Rikki en de eekhoorn.
Tijdens een herfstwandeling in het bos vindt Rikki een eekhoorn op de grond. Zijn oogjes zijn dicht en hij voelt erg koud aan. Rikki gaat zijn vriendinnetje Anni halen, die denkt dat de eekhoorn misschien ziek is. Ze nemen hem mee naar huis, waar mama hen vertelt dat de eekhoorn dood is. Mama zegt dat de eekhoorn oud was en daarom dood ging. Dat hij nu in de eekhoornhemel is, waar hij geen pijn meer heeft. Als papa thuiskomt, gaan ze de eekhoorn begraven.

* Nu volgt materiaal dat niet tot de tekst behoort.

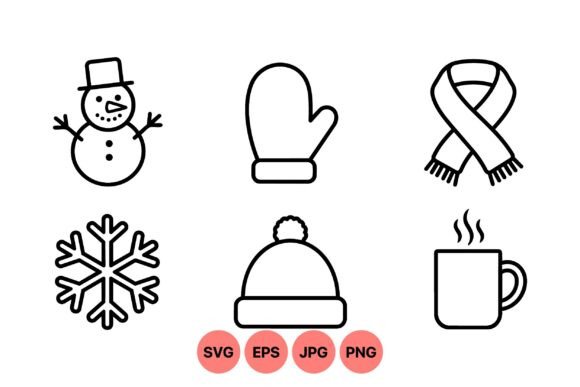 Winter Holiday Icon Clipart Pack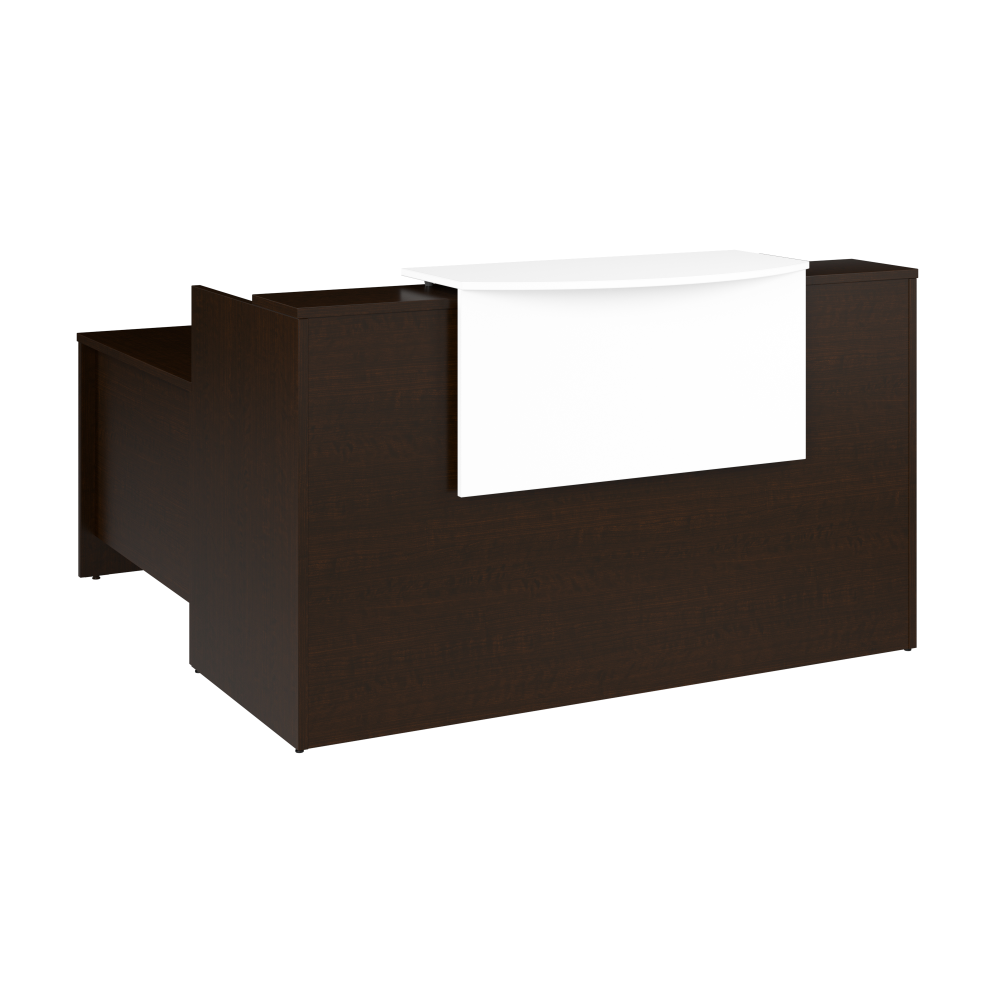 Arrive 72W x 72D L Shaped Reception Desk with Counter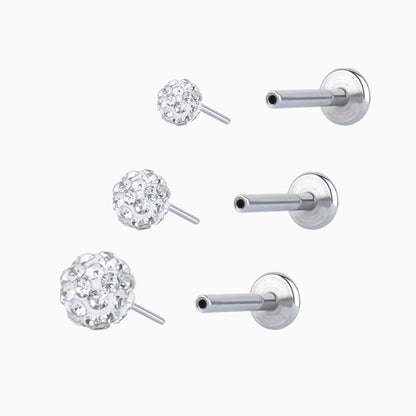 Disco Ball Push-in Stud - OhmoJewelry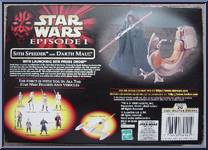 Sith Speeder and Darth Maul from Star Wars - Phantom Menace - Vehicles manufactured by Hasbro [Back]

Wanneer ze daarna naar huis wandelen, zien ze een eekhoorn in de bomen. En daar zijn ze blij om.
Op een eenvoudige manier wordt hier verteld over doodgaan en begraven. Rikki kende de eekhoorn niet, mist hem dus niet als vriendje. Maar wordt wel voor de eerste keer geconfronteerd met een dood dier. Dat na de begrafenis het leven doorgaat door het eten van kastanjes en het zien van een levende eekhoorn, maakt duidelijk dat de dood bij het leven hoort. En dat het leven steeds doorgaat. Er wordt niet te diep ingegaan op ‘waar is de eekhoorn nu’, het blijft vaag bij de ‘eekhoornhemel’.